What needs to be done:
Only the stretch of the listing below that runs from the line with "Delta of Danube." through the line with "Фото бесплатно забор, трава, зеленый, дом, природа, дорога, тень" is to be printed, exactly and with both ends.

─── Material for this task ───

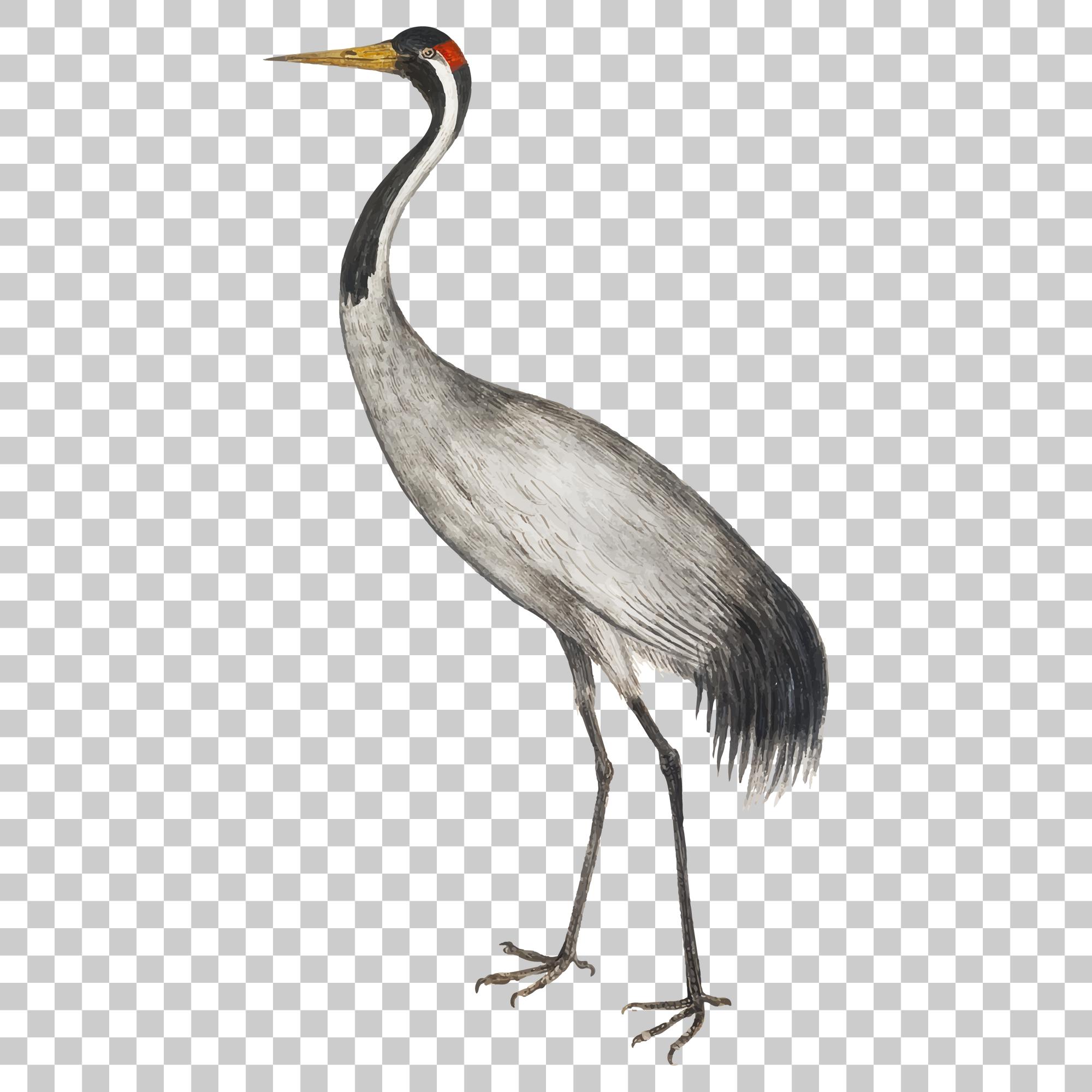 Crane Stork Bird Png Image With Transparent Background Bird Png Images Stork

───
─── Material for this task ───

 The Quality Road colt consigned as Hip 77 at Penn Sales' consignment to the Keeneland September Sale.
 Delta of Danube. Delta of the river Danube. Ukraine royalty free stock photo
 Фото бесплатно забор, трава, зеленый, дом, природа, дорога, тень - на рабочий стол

───
─── Material for this task ───

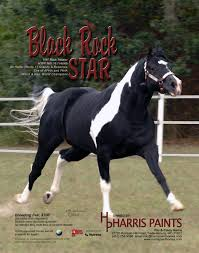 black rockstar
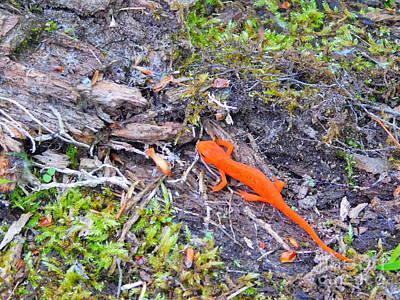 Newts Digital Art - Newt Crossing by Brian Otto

───

Output:
 Delta of Danube. Delta of the river Danube. Ukraine royalty free stock photo
 Фото бесплатно забор, трава, зеленый, дом, природа, дорога, тень - на рабочий стол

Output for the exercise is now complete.